[ASSIGNMENT] Set down all of the records exactly, leaving none out.

(Saved data entries)
┄┄┄┄┄┄

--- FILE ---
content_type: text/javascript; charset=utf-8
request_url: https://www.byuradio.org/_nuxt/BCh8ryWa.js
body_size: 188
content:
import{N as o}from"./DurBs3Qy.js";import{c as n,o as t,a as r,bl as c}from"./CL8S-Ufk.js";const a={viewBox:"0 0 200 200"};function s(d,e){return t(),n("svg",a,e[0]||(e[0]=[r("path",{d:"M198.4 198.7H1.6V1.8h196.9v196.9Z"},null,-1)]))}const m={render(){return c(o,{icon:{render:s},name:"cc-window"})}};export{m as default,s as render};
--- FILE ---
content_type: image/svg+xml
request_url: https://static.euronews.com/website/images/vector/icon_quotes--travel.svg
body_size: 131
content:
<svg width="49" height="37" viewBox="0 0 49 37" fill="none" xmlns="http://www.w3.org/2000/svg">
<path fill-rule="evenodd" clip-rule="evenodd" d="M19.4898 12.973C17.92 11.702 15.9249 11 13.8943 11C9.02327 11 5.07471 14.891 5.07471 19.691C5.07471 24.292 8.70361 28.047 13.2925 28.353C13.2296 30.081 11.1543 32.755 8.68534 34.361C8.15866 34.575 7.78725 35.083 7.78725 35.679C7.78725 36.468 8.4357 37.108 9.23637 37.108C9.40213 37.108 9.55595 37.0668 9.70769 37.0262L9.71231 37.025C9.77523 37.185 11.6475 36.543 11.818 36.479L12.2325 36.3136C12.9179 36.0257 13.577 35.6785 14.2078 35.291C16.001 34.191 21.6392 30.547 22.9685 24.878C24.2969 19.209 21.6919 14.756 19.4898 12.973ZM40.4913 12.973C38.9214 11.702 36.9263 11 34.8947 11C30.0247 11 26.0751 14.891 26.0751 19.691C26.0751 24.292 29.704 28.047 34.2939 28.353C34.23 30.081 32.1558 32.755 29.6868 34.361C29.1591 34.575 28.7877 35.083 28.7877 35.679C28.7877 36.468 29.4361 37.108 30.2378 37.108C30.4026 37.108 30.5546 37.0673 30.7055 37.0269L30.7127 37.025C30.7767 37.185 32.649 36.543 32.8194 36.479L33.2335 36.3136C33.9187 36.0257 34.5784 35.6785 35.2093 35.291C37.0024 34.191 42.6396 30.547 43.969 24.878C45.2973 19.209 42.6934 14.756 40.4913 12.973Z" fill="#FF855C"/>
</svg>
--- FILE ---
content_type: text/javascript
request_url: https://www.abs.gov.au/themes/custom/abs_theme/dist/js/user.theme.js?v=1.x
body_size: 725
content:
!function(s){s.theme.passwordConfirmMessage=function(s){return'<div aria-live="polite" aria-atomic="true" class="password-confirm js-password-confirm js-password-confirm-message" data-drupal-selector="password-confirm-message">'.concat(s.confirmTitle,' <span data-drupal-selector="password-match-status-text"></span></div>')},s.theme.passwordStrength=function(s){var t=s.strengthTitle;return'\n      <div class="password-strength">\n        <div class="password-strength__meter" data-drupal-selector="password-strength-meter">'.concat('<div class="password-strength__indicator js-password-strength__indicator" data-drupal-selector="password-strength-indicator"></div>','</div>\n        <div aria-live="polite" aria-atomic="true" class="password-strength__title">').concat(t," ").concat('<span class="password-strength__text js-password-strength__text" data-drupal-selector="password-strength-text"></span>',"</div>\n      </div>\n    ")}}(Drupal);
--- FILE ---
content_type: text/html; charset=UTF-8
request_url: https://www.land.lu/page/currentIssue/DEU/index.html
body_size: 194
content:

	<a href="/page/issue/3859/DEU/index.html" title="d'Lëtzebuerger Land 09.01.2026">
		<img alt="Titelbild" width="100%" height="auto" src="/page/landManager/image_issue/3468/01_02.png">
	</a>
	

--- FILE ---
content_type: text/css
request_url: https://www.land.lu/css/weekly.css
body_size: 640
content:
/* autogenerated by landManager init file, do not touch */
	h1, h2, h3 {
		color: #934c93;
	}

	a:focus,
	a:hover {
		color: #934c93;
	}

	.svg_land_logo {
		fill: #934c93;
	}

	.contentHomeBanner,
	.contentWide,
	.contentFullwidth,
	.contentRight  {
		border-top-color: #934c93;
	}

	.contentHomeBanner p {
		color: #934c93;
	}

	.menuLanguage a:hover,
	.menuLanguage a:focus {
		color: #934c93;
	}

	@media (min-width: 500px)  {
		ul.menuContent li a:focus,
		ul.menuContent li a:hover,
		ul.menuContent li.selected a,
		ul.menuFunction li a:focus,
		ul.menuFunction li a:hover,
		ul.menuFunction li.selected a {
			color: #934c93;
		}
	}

┄┄┄┄┄┄

[TASK OUTPUT]
--- FILE ---
content_type: text/javascript; charset=utf-8
request_url: https://www.byuradio.org/_nuxt/BCh8ryWa.js
body_size: 188
content:
import{N as o}from"./DurBs3Qy.js";import{c as n,o as t,a as r,bl as c}from"./CL8S-Ufk.js";const a={viewBox:"0 0 200 200"};function s(d,e){return t(),n("svg",a,e[0]||(e[0]=[r("path",{d:"M198.4 198.7H1.6V1.8h196.9v196.9Z"},null,-1)]))}const m={render(){return c(o,{icon:{render:s},name:"cc-window"})}};export{m as default,s as render};
--- FILE ---
content_type: image/svg+xml
request_url: https://static.euronews.com/website/images/vector/icon_quotes--travel.svg
body_size: 131
content:
<svg width="49" height="37" viewBox="0 0 49 37" fill="none" xmlns="http://www.w3.org/2000/svg">
<path fill-rule="evenodd" clip-rule="evenodd" d="M19.4898 12.973C17.92 11.702 15.9249 11 13.8943 11C9.02327 11 5.07471 14.891 5.07471 19.691C5.07471 24.292 8.70361 28.047 13.2925 28.353C13.2296 30.081 11.1543 32.755 8.68534 34.361C8.15866 34.575 7.78725 35.083 7.78725 35.679C7.78725 36.468 8.4357 37.108 9.23637 37.108C9.40213 37.108 9.55595 37.0668 9.70769 37.0262L9.71231 37.025C9.77523 37.185 11.6475 36.543 11.818 36.479L12.2325 36.3136C12.9179 36.0257 13.577 35.6785 14.2078 35.291C16.001 34.191 21.6392 30.547 22.9685 24.878C24.2969 19.209 21.6919 14.756 19.4898 12.973ZM40.4913 12.973C38.9214 11.702 36.9263 11 34.8947 11C30.0247 11 26.0751 14.891 26.0751 19.691C26.0751 24.292 29.704 28.047 34.2939 28.353C34.23 30.081 32.1558 32.755 29.6868 34.361C29.1591 34.575 28.7877 35.083 28.7877 35.679C28.7877 36.468 29.4361 37.108 30.2378 37.108C30.4026 37.108 30.5546 37.0673 30.7055 37.0269L30.7127 37.025C30.7767 37.185 32.649 36.543 32.8194 36.479L33.2335 36.3136C33.9187 36.0257 34.5784 35.6785 35.2093 35.291C37.0024 34.191 42.6396 30.547 43.969 24.878C45.2973 19.209 42.6934 14.756 40.4913 12.973Z" fill="#FF855C"/>
</svg>
--- FILE ---
content_type: text/javascript
request_url: https://www.abs.gov.au/themes/custom/abs_theme/dist/js/user.theme.js?v=1.x
body_size: 725
content:
!function(s){s.theme.passwordConfirmMessage=function(s){return'<div aria-live="polite" aria-atomic="true" class="password-confirm js-password-confirm js-password-confirm-message" data-drupal-selector="password-confirm-message">'.concat(s.confirmTitle,' <span data-drupal-selector="password-match-status-text"></span></div>')},s.theme.passwordStrength=function(s){var t=s.strengthTitle;return'\n      <div class="password-strength">\n        <div class="password-strength__meter" data-drupal-selector="password-strength-meter">'.concat('<div class="password-strength__indicator js-password-strength__indicator" data-drupal-selector="password-strength-indicator"></div>','</div>\n        <div aria-live="polite" aria-atomic="true" class="password-strength__title">').concat(t," ").concat('<span class="password-strength__text js-password-strength__text" data-drupal-selector="password-strength-text"></span>',"</div>\n      </div>\n    ")}}(Drupal);
--- FILE ---
content_type: text/html; charset=UTF-8
request_url: https://www.land.lu/page/currentIssue/DEU/index.html
body_size: 194
content:

	<a href="/page/issue/3859/DEU/index.html" title="d'Lëtzebuerger Land 09.01.2026">
		<img alt="Titelbild" width="100%" height="auto" src="/page/landManager/image_issue/3468/01_02.png">
	</a>
	

--- FILE ---
content_type: text/css
request_url: https://www.land.lu/css/weekly.css
body_size: 640
content:
/* autogenerated by landManager init file, do not touch */
	h1, h2, h3 {
		color: #934c93;
	}

	a:focus,
	a:hover {
		color: #934c93;
	}

	.svg_land_logo {
		fill: #934c93;
	}

	.contentHomeBanner,
	.contentWide,
	.contentFullwidth,
	.contentRight  {
		border-top-color: #934c93;
	}

	.contentHomeBanner p {
		color: #934c93;
	}

	.menuLanguage a:hover,
	.menuLanguage a:focus {
		color: #934c93;
	}

	@media (min-width: 500px)  {
		ul.menuContent li a:focus,
		ul.menuContent li a:hover,
		ul.menuContent li.selected a,
		ul.menuFunction li a:focus,
		ul.menuFunction li a:hover,
		ul.menuFunction li.selected a {
			color: #934c93;
		}
	}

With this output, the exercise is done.